It assumes that the edges have a weight associated with them and that the transmission rate for an edge is tau*weight[edge]
Based on an algorithm by Petter Holme. It requires a weighted choice of edges and this will be done by tracking the maximum edge weight and then using repeated rejection samples until a successful selection.

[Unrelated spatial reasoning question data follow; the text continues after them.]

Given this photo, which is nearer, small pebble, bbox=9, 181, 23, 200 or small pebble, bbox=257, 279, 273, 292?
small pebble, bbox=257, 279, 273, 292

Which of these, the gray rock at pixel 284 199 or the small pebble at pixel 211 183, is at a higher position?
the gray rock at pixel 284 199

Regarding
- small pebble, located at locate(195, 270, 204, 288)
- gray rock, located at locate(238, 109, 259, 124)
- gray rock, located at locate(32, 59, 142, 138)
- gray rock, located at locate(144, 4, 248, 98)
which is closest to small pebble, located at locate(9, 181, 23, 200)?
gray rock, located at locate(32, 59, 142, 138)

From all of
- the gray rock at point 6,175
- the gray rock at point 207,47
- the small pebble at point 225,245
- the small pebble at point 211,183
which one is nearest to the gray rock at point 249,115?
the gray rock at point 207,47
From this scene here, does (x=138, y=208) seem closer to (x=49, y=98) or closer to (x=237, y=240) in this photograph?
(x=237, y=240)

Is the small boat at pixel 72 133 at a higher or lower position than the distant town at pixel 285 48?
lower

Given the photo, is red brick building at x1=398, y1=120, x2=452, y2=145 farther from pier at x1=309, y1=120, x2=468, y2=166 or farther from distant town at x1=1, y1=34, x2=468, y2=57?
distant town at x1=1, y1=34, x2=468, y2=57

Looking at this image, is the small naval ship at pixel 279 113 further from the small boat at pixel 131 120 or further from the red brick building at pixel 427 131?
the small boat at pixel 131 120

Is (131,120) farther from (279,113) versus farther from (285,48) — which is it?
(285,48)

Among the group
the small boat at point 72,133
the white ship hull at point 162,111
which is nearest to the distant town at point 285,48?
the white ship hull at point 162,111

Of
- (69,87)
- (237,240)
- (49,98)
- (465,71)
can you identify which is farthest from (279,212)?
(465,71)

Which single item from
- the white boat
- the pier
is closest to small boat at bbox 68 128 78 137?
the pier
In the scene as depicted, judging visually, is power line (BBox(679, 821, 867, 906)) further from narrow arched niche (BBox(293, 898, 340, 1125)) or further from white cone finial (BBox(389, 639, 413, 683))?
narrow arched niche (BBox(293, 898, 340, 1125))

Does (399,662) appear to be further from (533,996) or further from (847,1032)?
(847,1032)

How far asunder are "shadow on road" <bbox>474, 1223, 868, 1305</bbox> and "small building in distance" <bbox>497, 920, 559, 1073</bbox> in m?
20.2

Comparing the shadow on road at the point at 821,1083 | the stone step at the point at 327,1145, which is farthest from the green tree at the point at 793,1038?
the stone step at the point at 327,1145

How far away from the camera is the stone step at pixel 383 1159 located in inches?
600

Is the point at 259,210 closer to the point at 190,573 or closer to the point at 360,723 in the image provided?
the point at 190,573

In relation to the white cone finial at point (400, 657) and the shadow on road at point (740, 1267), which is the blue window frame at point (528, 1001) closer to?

See Also: fast_SIS which has the same inputs but uses a faster method (esp for weighted graphs).
Arguments: - G (NetworkX Graph)
- The underlying network
- tau (positive float)
- transmission rate per edge
- gamma number
- recovery rate per node
- initial_infecteds node or iterable of nodes
- if a single node, then this node is initially infected if an iterable, then whole set is initially infected if None, then choose randomly based on rho. If rho is also None, a random single node is chosen. If both initial_infecteds and rho are assigned, then there is an error.
- rho number
- initial fraction infected. number is int(round(G.order()*rho))
- tmin number (default 0)
- starting time
- tmax number
- stop time
- recovery_weight string (default None)
- the string used to define the node attribute for the weight. Assumes that the recovery rate is gamma*G.nodes[u][recovery_weight]. If None, then just uses gamma without scaling.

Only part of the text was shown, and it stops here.